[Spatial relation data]
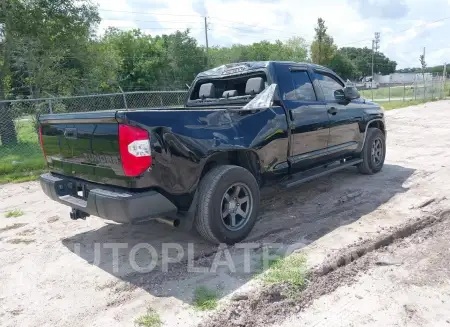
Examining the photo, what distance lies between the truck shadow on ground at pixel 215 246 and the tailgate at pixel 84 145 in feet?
2.85

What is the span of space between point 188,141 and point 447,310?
249cm

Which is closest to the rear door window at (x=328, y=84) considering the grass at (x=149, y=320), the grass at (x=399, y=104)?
the grass at (x=149, y=320)

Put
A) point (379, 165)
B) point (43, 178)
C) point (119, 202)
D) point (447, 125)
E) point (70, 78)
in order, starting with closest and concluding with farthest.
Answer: point (119, 202) < point (43, 178) < point (379, 165) < point (447, 125) < point (70, 78)

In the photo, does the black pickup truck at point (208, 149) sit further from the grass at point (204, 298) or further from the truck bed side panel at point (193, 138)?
the grass at point (204, 298)

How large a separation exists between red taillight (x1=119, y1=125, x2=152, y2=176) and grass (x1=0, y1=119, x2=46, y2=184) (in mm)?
5658

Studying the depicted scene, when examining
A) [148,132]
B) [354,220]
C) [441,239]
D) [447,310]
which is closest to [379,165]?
[354,220]

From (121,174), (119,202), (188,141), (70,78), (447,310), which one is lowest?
(447,310)

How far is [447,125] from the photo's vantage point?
42.8 ft

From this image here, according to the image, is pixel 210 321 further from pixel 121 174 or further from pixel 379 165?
pixel 379 165

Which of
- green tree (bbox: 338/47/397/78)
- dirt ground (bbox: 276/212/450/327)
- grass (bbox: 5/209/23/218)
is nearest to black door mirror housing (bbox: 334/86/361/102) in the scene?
dirt ground (bbox: 276/212/450/327)

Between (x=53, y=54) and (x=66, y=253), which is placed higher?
(x=53, y=54)

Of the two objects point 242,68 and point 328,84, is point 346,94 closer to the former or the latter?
point 328,84

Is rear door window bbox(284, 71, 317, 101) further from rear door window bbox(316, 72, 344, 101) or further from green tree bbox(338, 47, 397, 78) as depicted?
green tree bbox(338, 47, 397, 78)

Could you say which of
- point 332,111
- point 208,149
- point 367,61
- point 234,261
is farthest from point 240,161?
point 367,61
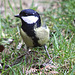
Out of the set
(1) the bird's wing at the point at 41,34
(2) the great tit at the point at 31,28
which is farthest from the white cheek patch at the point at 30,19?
(1) the bird's wing at the point at 41,34

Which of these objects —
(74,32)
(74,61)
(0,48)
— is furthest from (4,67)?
(74,32)

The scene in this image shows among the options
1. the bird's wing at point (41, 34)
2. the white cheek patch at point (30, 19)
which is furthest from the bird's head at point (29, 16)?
the bird's wing at point (41, 34)

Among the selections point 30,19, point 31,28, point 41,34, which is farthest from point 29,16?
point 41,34

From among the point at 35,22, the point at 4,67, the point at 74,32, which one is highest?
the point at 35,22

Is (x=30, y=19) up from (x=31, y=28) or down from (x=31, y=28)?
up

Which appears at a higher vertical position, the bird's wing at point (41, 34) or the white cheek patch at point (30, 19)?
the white cheek patch at point (30, 19)

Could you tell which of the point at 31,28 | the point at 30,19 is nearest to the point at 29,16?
the point at 30,19

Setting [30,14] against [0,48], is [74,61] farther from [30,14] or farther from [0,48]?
[0,48]

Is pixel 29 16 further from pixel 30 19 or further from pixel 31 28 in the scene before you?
pixel 31 28

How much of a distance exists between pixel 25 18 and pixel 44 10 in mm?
1857

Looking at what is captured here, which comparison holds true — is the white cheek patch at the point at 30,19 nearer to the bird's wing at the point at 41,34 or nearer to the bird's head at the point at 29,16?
the bird's head at the point at 29,16

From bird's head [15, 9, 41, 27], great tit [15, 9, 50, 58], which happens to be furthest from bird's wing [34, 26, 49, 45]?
bird's head [15, 9, 41, 27]

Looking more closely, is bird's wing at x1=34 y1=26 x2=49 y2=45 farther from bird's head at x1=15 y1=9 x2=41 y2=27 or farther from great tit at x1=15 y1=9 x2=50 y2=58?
bird's head at x1=15 y1=9 x2=41 y2=27

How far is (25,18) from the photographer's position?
2.33 metres
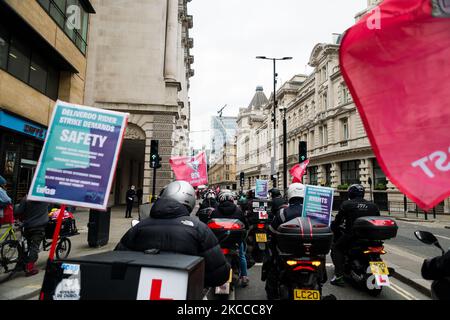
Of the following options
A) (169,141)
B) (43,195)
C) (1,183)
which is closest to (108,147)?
(43,195)

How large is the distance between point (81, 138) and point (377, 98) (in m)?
2.73

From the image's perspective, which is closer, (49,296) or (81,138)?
(49,296)

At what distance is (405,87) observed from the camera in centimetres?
206

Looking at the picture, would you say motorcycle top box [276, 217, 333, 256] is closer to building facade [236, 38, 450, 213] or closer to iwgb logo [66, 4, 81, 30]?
iwgb logo [66, 4, 81, 30]

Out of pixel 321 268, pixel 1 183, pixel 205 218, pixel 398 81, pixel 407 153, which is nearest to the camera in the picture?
pixel 407 153

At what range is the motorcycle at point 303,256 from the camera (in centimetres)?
380

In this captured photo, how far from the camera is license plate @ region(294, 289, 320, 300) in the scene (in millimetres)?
3686

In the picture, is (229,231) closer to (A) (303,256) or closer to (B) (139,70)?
(A) (303,256)

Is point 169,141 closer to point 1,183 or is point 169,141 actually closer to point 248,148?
point 1,183

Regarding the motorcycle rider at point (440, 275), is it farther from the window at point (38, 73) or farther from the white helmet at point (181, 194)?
the window at point (38, 73)

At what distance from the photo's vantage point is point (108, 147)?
3.18 meters

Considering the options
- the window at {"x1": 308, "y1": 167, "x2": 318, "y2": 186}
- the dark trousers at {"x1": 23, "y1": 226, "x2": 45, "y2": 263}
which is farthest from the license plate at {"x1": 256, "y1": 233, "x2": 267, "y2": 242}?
the window at {"x1": 308, "y1": 167, "x2": 318, "y2": 186}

**Instructions for the task**
Return the material word for word. Pictures are not part of the copy.

**Result of this exercise**
Examining the photo, what distance lies between the truck shadow on ground at pixel 215 246 and the tailgate at pixel 84 145 in feet?
2.85

What is the span of space between point 188,141 and point 447,310?
249cm

Which is closest to the rear door window at (x=328, y=84) considering the grass at (x=149, y=320), the grass at (x=399, y=104)?
the grass at (x=149, y=320)

Put
A) point (379, 165)
B) point (43, 178)
C) point (119, 202)
D) point (447, 125)
E) point (70, 78)
in order, starting with closest and concluding with farthest.
Answer: point (119, 202) < point (43, 178) < point (379, 165) < point (447, 125) < point (70, 78)

In the photo, does the black pickup truck at point (208, 149) sit further from the grass at point (204, 298) or further from the truck bed side panel at point (193, 138)?
the grass at point (204, 298)

How large a separation exists between red taillight (x1=119, y1=125, x2=152, y2=176) and grass (x1=0, y1=119, x2=46, y2=184) (in mm)?
5658

Studying the depicted scene, when examining
A) [148,132]
B) [354,220]
C) [441,239]
D) [447,310]
which is closest to [379,165]?
[354,220]

From (121,174), (119,202), (188,141), (70,78), (447,310), which one is lowest?
(447,310)

How far is [447,125] from the photo's vantage point?
42.8 ft

From this image here, according to the image, is pixel 210 321 further from pixel 121 174 or further from pixel 379 165?
pixel 379 165

Which of
- green tree (bbox: 338/47/397/78)
- dirt ground (bbox: 276/212/450/327)
- grass (bbox: 5/209/23/218)
is nearest to black door mirror housing (bbox: 334/86/361/102) in the scene?
dirt ground (bbox: 276/212/450/327)

Between (x=53, y=54) and (x=66, y=253), which is placed higher?
(x=53, y=54)

Of the two objects point 242,68 and point 328,84, is point 346,94 closer to the former or the latter?
point 328,84

Is rear door window bbox(284, 71, 317, 101) further from rear door window bbox(316, 72, 344, 101) or further from green tree bbox(338, 47, 397, 78) as depicted?
green tree bbox(338, 47, 397, 78)

Could you say which of
- point 332,111
- point 208,149
- point 367,61
- point 234,261
is farthest from point 240,161?
point 367,61
Out of the set
(1) the bird's wing at the point at 41,34
(2) the great tit at the point at 31,28
which is farthest from the white cheek patch at the point at 30,19?
(1) the bird's wing at the point at 41,34

Which of these objects —
(74,32)
(74,61)
(0,48)
— is furthest from (4,67)?
(74,32)

The scene in this image shows among the options
1. the bird's wing at point (41, 34)
2. the white cheek patch at point (30, 19)
which is furthest from the bird's head at point (29, 16)?
the bird's wing at point (41, 34)

Among the selections point 30,19, point 31,28, point 41,34, which is farthest from point 29,16?
point 41,34

From among the point at 35,22, the point at 4,67, the point at 74,32, which one is highest?
the point at 35,22

Is (x=30, y=19) up from (x=31, y=28) or down from (x=31, y=28)?
up

Which appears at a higher vertical position, the bird's wing at point (41, 34) or the white cheek patch at point (30, 19)?
the white cheek patch at point (30, 19)

Could you tell which of the point at 31,28 | the point at 30,19 is nearest to the point at 29,16?
the point at 30,19

Setting [30,14] against [0,48], is [74,61] farther from [30,14] or farther from [0,48]?
[0,48]

Is pixel 29 16 further from pixel 30 19 or further from pixel 31 28 in the scene before you?
pixel 31 28

How much of a distance exists between pixel 25 18 and pixel 44 10 in mm?
1857

Looking at what is captured here, which comparison holds true — is the white cheek patch at the point at 30,19 nearer to the bird's wing at the point at 41,34 or nearer to the bird's head at the point at 29,16?
the bird's head at the point at 29,16

From bird's head [15, 9, 41, 27], great tit [15, 9, 50, 58], which happens to be furthest from bird's wing [34, 26, 49, 45]?
bird's head [15, 9, 41, 27]

Looking more closely, is bird's wing at x1=34 y1=26 x2=49 y2=45 farther from bird's head at x1=15 y1=9 x2=41 y2=27 or farther from great tit at x1=15 y1=9 x2=50 y2=58?
bird's head at x1=15 y1=9 x2=41 y2=27

How far is (25,18) from the photographer's position?
2.33 metres
Of the following options
A) (169,141)
B) (43,195)
C) (1,183)
which is closest to (108,147)?
(43,195)

How large is the distance between point (81, 138) and point (377, 98) (in m)?
2.73

From the image's perspective, which is closer, (49,296) or (81,138)?
(49,296)

At what distance is (405,87) observed from the camera in centimetres?
206

Looking at the picture, would you say motorcycle top box [276, 217, 333, 256] is closer to building facade [236, 38, 450, 213] or closer to iwgb logo [66, 4, 81, 30]?
iwgb logo [66, 4, 81, 30]

Out of pixel 321 268, pixel 1 183, pixel 205 218, pixel 398 81, pixel 407 153, which is nearest to the camera in the picture?
pixel 407 153

At what range is the motorcycle at point 303,256 from the camera (in centimetres)?
380

In this captured photo, how far from the camera is license plate @ region(294, 289, 320, 300) in the scene (in millimetres)?
3686

In the picture, is (229,231) closer to (A) (303,256) or closer to (B) (139,70)?
(A) (303,256)

Is point 169,141 closer to point 1,183 or is point 169,141 actually closer to point 248,148?
point 1,183

Regarding the motorcycle rider at point (440, 275), is it farther from the window at point (38, 73) or farther from the white helmet at point (181, 194)?
the window at point (38, 73)

At what distance from the photo's vantage point is point (108, 147)?
3.18 meters

Considering the options
- the window at {"x1": 308, "y1": 167, "x2": 318, "y2": 186}
- the dark trousers at {"x1": 23, "y1": 226, "x2": 45, "y2": 263}
which is farthest from the license plate at {"x1": 256, "y1": 233, "x2": 267, "y2": 242}?
the window at {"x1": 308, "y1": 167, "x2": 318, "y2": 186}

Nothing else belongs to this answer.